Conquistando a liderança das bilheterias no mundo todo, ‘Barbie’ chegou aos cinemas causando diversas sensações no público. Somente no final de semana de estreia, o filme arrecadou US$ 155 milhões nos cinemas dos Estados Unidos e do Canadá, colocando Greta Gerwig no topo do ranking de uma estreia cinematográfica dirigida por uma mulher, seja em voo solo ou como co-diretora. ‘Barbie’ também é considerada a melhor estreia de 2023, superando os US$ 146,3 milhões de ‘Super Mario Bros’. Se analisar as bilheterias de todo o mundo, o montante arrecadado por ‘Barbie’ chega a US$ 337 milhões.

O filme da boneca mais famosa do mundo gerou grandes expectativas nos fãs e, logo de cara, já é preciso dizer que nem de longe é um longa-metragem infantil ou feito para as crianças. Na verdade, ‘Barbie’ é um filme bem adulto, para adultos ou para os adultos que foram crianças e tiveram uma Barbie como referência. Sim, ‘Barbie’ é para a criança da década de 80, 90 e dos anos 2000.

O início do filme é totalmente plastificado, com uma fotografia contrastada no rosa, marca consagrada da boneca e com tonalidades em amarelo claro e azul bebê que ajudam a reforçar tudo o que foi construído no universo da boneca. Este início ainda plastificado tem a missão de conquistar o público da sala de cinema, trazendo referências da infância, dos brinquedos que acompanhavam a boneca, como as carinhas com tobogã e piscina, o carro, o cachorro, a cozinha e também apresenta diversas outras Barbies, a enfermeira, a grávida, a médica… Quantas Barbies tivemos.

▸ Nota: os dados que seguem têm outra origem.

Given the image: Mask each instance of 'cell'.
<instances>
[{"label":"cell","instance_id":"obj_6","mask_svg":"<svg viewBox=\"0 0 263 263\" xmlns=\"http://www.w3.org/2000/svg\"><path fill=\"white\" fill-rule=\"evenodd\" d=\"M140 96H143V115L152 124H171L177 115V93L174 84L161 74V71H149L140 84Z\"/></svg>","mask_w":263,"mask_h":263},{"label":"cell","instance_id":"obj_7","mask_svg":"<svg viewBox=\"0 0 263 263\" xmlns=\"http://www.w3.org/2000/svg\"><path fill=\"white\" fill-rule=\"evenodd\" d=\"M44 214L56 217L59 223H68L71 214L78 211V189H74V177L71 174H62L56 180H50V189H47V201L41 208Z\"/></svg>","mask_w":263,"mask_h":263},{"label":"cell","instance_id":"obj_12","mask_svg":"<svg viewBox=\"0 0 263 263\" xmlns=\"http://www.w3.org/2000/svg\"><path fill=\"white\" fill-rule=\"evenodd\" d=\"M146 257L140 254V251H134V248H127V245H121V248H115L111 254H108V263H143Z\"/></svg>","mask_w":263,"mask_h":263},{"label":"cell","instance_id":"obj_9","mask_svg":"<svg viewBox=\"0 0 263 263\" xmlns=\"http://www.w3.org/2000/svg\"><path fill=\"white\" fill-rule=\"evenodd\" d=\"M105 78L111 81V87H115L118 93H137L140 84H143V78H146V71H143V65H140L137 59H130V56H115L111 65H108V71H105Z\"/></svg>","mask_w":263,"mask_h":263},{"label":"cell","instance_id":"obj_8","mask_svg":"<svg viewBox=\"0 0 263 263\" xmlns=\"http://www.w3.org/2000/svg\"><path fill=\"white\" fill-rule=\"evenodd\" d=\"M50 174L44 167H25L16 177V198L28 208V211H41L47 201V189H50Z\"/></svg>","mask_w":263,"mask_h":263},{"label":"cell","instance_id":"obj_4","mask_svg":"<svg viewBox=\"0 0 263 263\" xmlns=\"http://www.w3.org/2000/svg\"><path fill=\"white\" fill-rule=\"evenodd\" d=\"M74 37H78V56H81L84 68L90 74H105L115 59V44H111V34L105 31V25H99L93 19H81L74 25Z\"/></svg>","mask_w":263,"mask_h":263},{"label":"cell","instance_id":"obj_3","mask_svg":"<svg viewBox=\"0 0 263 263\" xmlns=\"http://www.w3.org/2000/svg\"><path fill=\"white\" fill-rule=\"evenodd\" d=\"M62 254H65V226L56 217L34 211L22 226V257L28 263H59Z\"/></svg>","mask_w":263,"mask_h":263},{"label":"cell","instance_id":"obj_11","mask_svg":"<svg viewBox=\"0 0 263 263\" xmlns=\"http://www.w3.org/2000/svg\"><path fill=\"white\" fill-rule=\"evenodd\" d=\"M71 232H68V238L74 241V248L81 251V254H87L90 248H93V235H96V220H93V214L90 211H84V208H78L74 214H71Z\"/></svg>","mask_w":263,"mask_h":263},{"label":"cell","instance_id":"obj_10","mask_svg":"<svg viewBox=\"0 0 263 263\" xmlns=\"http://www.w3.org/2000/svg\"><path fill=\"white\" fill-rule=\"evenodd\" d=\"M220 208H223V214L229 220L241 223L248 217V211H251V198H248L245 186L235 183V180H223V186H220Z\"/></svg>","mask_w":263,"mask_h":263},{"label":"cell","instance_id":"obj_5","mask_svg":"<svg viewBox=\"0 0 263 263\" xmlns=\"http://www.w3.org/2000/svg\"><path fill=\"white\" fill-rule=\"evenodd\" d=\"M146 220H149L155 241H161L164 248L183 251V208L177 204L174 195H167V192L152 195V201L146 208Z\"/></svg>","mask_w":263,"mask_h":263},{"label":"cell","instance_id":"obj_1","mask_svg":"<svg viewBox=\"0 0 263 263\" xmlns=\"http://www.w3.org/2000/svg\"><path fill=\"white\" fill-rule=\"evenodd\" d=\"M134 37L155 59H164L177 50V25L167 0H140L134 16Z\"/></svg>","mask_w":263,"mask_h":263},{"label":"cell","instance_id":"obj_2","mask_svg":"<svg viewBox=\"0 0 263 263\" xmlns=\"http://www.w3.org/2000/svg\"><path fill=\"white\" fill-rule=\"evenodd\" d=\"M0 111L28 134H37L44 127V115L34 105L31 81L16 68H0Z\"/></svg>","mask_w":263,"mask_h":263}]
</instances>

Não muito longe da introdução do filme, ainda no primeiro ato, o público conhece o principal conflito, a personagem principal, vivida brilhantemente por Margot Robbie, começa a ter uma crise existencial, após ter pensamentos que não condizem com o mundo perfeito e moldado da Barbielândia e precisa, então, ir até o mundo real descobrir o que acontece com quem brinca com bonecas lá, para assim, retomar sua vida.

Barbie, então, embarca ao lado do Ken, para o mundo real onde o ato dois do filme começa a ser desenvolvido. É ai que a história adulta começa, a parte cabeça do filme e a principal crítica social e feminina que o filme busca trazer com bastante clareza e necessidade.

De fato, a análise feminina assistindo um filme é infinitamente maior que a masculina. Afinal, ‘Barbie’ é feita por uma mulher, sobre uma figura feminina e para meninas/mulheres. Isto é indiscutível. A discussão sobre como esta boneca moldou uma sociedade é preciso em pleno 2023 e ver como homens lidam com esta informação, apresenta um constrangimento quase que total nas cadeiras da sala de cinema. As falas masculinas proferidas pelos personagens deste sexo no longa são absurdas e reais. Você não precisa ir muito longe à sua volta para comparar Ken e o dono das empresas que vendem a boneca. Você não precisa forçar a visão para enxergar a cumplicidade masculina e como ela, ao mesmo tempo, se desfalece rapidamente.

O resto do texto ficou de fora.